New legislation is expected to stimulate the trust industry in Bermuda by attracting international clients who wish to retain a certain level of control over their trusts without the uncertainty of the trust being deemed invalid.

Trusts have long been used as an important tool for prudent tax and estate planning, ensuring the orderly succession and transfer of wealth to one's heirs on death.

A properly designed trust can also ensure the continuity of running a family business, protect assets from aggressive creditors and in some countries can help minimise the impact of political risk and forced heirship rules.

For individuals from perceived high risk jurisdictions due to political uncertainty and kidnap and ransom incidents, the protection and confidentiality of a trust structure can be enormously attractive.

A well-structured trust - where a person (the settlor or grantor) transfers legal ownership to trustees of his choosing to hold in trust for the benefit of ascertained beneficiaries - can provide protection and comfort in more ways than one.

But many settlors find the idea of transferring their hard earned assets and relinquishing total control of their property unpalatable.

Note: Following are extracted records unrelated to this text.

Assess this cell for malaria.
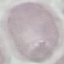
Uninfected.

stain = Giemsa
capture = smartphone through the microscope eyepiece
preparation = thin smear
image type = automatically extracted cell patch, resized to 64 × 64 pixels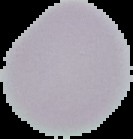

preparation = thin blood film
image size = 133×139 pixels
result = no malaria parasites detected
image type = cell region segmented out of the field of view; surrounding area masked to black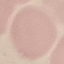

Summary:
  - Malaria status: uninfected
  - Image type: automatically extracted cell patch, resized to 64 × 64 pixels
  - Capture: smartphone through the microscope eyepiece
  - Stain: Giemsa
  - Preparation: thin blood film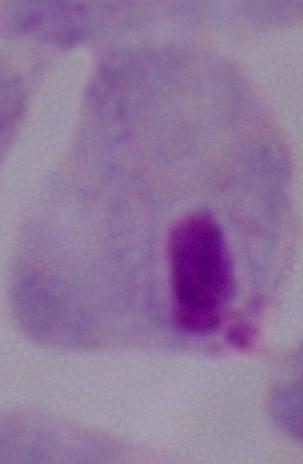
modality = micrograph
identification = trichomonad
magnification = 1000x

This is often particularly the case if the trust concept is unfamiliar to them or if the trustee is located in a foreign country.

Fortunately, many offshore jurisdictions have responded with legislation allowing for reserved powers trusts, where a settlor (or someone of his choosing) may retain fairly extensive rights and powers over the trust.

Bermuda introduced legislation allowing for reserved powers trusts in 1989 and this approach has since become a growing trend and a marketable feature in other jurisdictions.

These legislative enactments largely confirm the position under the common law but add clarity and comfort to individuals previously reluctant to entertain the proposition of a trust structure for fear that they would lose control over their assets.

This month, Bermuda's reserved powers trust legislation has been enhanced with the passing of the Trusts (Special Provisions) Amendment Act 2014 (the Act).

Whereas the 1989 legislation included a general provision allowing settlors to reserve a wide variety of powers over a trust, the new law adds certainty by including specific provisions that enable settlors to reserve or grant an extensive range of powers listed in the Act while retaining the legal validity of the trust.

Some of the powers that can now be granted or reserved by settlors include the power to: change the terms of the trust instrument; give directions on the appointment, payment, application, distribution or transfer of the trust property; control appointments and decisions with respect to trust owned companies; give directions in connection with investments; change any trustee, protector, enforcer, or office holder; add and exclude beneficiaries; change the governing law of the trust; and make trustee actions subject to third party consents.

It is now clear that the settlor can reserve the right to revoke a trust (so that the assets revert to the settlor or as he or she directs) without the risk of the trust assets forming a part of the settlor's estate for probate purposes in the event that the power to revoke has not been exercised before the settlor's death.

Further benefits of the new law are also conferred on trustees who will be protected from liability for breach of trust or other fiduciary or equitable duty in the event that they act, or refrain from acting, in compliance with or as a result of a valid exercise of any of the powers listed in the Act.

The introduction of the new legislation should therefore come as welcome news to settlors and trustees alike.

The new law also provides that the grant or reservation of the powers listed in the Act do not make the power holder a trustee unless they are formally appointed as such.

The legislation includes statutory default provisions addressing the fiduciary or non-fiduciary nature of certain powers where the trust instrument is silent. In the absence of any contrary provision in a trust instrument created after the commencement date of the Act, all such powers granted (or reserved) are presumed to be personal and non-fiduciary in nature, unless the power holder is the sole trustee.

Another unique feature of the Act is that where a power holder who is not the sole trustee has a general power of appointment, revocation or has a present beneficial interest in all or part of the trust property, the trust instrument may provide that the trustee only owes duties to that power holder and to no other person.

This provision will undoubtedly have interesting and useful implications where it may be desirable to restrict the disclosure of certain sensitive information to people to whom the trustee owes no duties.

As with any area of the law, it is always advisable to seek advice from a competent professional who is qualified in the field.